3 – Les dividendes versés aux actionnaires de Sanofi ont été multipliés par 11,5 depuis 2000
L’Etat s’est désengagé de la recherche pharmaceutique. Sanofi, filiale de l’ex-groupe public ELF, a pour passion principale la distribution de dividendes. L’entreprise multinationale continue à l’heure actuelle de licencier des chercheurs en France : 364 rien que cette année. Il faut dire qu’elle s’en fout prodigieusement de l’intérêt des citoyens, de quelque nationalité qu’ils soient. Comme toutes les entreprises capitalistes, elle est prête à tout pour augmenter ses profits, y compris à organiser des pénuries pour mieux négocier ses prix. Depuis 2000, les dividendes distribués aux actionnaires ont été multipliés par 11,5, alors que ses profits n’étaient multipliés “que” par trois. Pour 2021, l’entreprise a annoncé un versement de dividende autour de 4 milliards d’euros !

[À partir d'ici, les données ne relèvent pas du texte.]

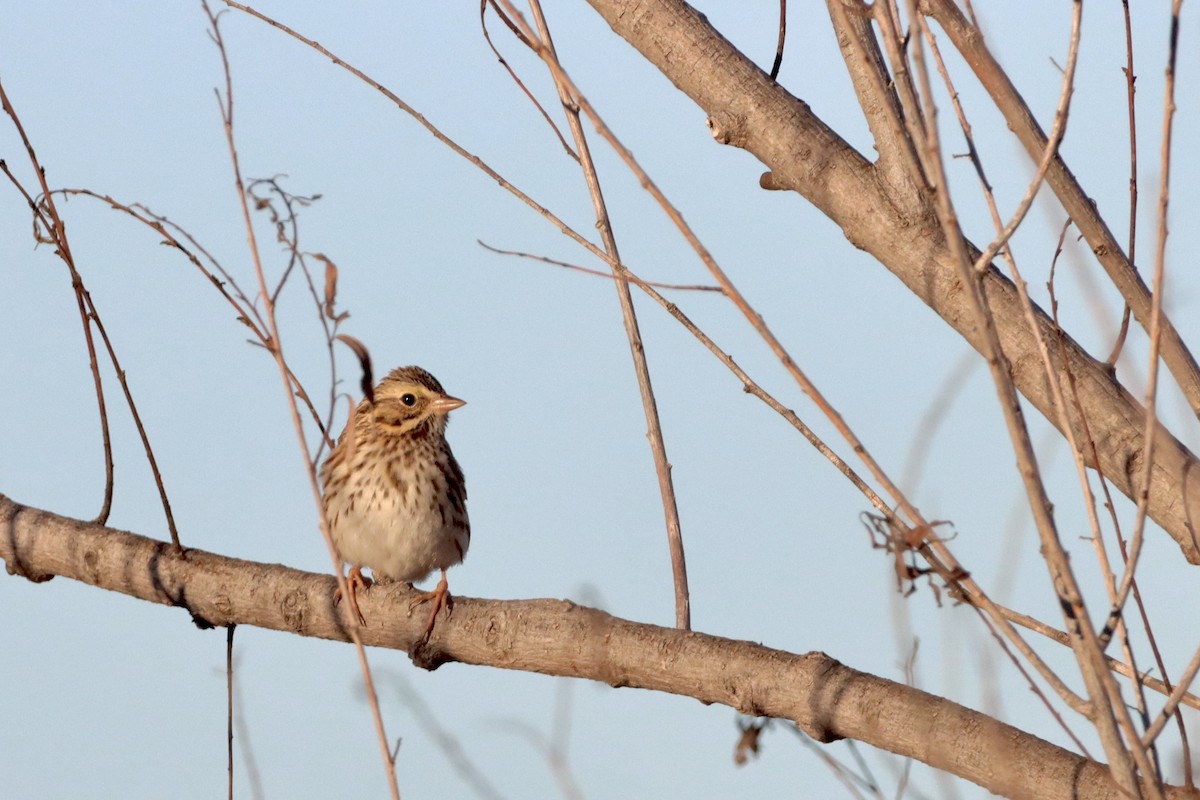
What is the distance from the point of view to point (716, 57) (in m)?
4.12

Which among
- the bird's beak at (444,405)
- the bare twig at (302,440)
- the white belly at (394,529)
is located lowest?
the bare twig at (302,440)

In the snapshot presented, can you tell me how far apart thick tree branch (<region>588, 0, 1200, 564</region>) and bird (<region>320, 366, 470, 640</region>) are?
2.85 meters

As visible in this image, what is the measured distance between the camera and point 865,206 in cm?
402

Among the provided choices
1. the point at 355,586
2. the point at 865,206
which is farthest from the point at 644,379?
the point at 355,586

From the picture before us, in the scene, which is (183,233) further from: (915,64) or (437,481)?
(437,481)

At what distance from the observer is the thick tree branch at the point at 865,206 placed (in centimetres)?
384

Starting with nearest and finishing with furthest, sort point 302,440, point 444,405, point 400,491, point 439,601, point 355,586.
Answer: point 302,440 → point 439,601 → point 355,586 → point 400,491 → point 444,405

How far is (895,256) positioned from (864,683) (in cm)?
121

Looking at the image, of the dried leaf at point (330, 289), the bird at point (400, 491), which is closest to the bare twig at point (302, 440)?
the dried leaf at point (330, 289)

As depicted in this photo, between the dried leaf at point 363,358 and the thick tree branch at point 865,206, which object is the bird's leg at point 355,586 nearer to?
the dried leaf at point 363,358

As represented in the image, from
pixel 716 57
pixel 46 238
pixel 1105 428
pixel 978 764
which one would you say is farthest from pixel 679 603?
pixel 46 238

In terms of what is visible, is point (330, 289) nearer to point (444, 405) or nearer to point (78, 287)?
point (78, 287)

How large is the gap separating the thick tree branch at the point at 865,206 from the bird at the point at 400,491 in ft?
9.35

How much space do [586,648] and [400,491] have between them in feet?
7.91
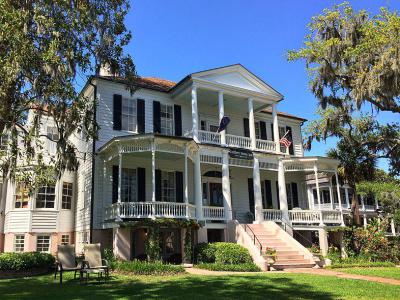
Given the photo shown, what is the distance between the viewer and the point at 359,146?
987 inches

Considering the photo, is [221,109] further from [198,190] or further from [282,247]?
[282,247]

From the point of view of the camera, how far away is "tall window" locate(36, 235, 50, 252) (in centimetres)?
1948

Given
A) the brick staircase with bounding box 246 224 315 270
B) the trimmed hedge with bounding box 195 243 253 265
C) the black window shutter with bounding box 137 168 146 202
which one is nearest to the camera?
the trimmed hedge with bounding box 195 243 253 265

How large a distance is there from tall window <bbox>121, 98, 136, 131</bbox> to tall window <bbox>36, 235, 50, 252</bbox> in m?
6.99

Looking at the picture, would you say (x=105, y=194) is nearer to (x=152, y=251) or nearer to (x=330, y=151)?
(x=152, y=251)

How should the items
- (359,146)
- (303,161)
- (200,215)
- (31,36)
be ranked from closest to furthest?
1. (31,36)
2. (200,215)
3. (303,161)
4. (359,146)

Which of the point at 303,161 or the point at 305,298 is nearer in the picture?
the point at 305,298

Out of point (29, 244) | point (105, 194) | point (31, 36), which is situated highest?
point (31, 36)

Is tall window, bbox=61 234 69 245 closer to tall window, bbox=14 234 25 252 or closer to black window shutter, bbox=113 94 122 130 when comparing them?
tall window, bbox=14 234 25 252

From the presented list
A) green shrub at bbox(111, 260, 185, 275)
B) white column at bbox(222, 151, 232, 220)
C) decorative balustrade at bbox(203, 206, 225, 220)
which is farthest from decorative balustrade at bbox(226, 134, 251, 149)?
green shrub at bbox(111, 260, 185, 275)

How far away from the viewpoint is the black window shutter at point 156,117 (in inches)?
819

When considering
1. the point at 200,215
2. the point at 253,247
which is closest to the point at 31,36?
the point at 200,215

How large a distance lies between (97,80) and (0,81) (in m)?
8.09

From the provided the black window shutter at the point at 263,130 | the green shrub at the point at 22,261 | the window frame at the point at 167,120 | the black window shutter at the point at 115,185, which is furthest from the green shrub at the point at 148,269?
the black window shutter at the point at 263,130
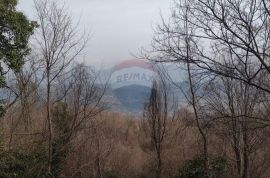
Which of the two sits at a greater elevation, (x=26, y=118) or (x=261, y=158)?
(x=26, y=118)

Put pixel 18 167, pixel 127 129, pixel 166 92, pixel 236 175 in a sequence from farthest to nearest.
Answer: pixel 127 129, pixel 166 92, pixel 236 175, pixel 18 167

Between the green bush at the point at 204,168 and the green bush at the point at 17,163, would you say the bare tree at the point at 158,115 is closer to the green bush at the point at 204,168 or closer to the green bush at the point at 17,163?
the green bush at the point at 204,168

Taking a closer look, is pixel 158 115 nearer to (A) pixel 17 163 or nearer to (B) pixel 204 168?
(B) pixel 204 168

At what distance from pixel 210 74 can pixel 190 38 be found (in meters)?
1.24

Désormais, Sanofi est en retard dans la “course aux vaccins”, qui oppose des multinationales qui travaillent dans le plus grand secret, sans échanger leurs données de recherche. Quelle absurdité ! Nous avons des centaines de chercheurs qui travaillent chacun dans leur coin pour Astra Zeneca, Pfizer, Moderna, Sanofi et ne coopèrent pas. Chacun agit ainsi car la recherche sanitaire est parasitée par le système des brevets, qui donne la propriété intellectuelle à quelques grandes multinationales. Et ce alors que l’humanité fonctionne à l’arrêt et que des millions de personnes meurent ! Et il faudrait continuer à dire que le capitalisme est le système le plus efficace ?
On pourrait faire autrement
Nos États capitalistes se soumettent aux règles du jeu de l’industrie pharmaceutique parce qu’ils le veulent bien. On pourrait faire autrement. L’Etat pourrait produire lui-même, dans des usines réquisitionnées, le vaccin de Pfizer, de Moderna ou d’Astra Zeneca, en mettant fin à cette dictature du brevet pharmaceutique. La loi lui en donne le droit : en cas d’urgence sanitaire, le gouvernement peut obtenir d’office une licence d’exploitation d’un produit pharmaceutique. Le code de propriété intellectuelle le prévoit à l’article L613-19. Des médecins et des politiques le demandent déjà. Ce mouvement de levée des brevets pharmaceutiques pourrait se faire au niveau mondial, pour faire en sorte que ce ne soit pas seulement les pays riches qui soient en mesure de donner suffisamment aux labos pour être livrés les premiers.
C’est que l’urgence dirait de faire, ainsi que le bon sens. Mais ce n’est pas ça qui gouverne Emmanuel Macron. Même en pleine épidémie mondiale, lui et ses proches ont d’abord en tête les intérêts de leurs amis. Serge Weinberg, président du Conseil d’administration de Sanofi, est celui qui a permis à Macron de devenir millionnaire en travaillant pour la banque d’affaires Rothschild. Comme le dit l’économiste Eloi Laurent, il est faux de dire que nous vivons en dictature sanitaire. Ce ne sont pas des considérations sanitaires, la volonté de sauver des vies et de protéger les plus faibles en améliorant notre système de santé qui guident le gouvernement. Nous vivons, comme avant, dans une dictature de classe, où l’objectif, même en plein Covid, reste de donner aux riches.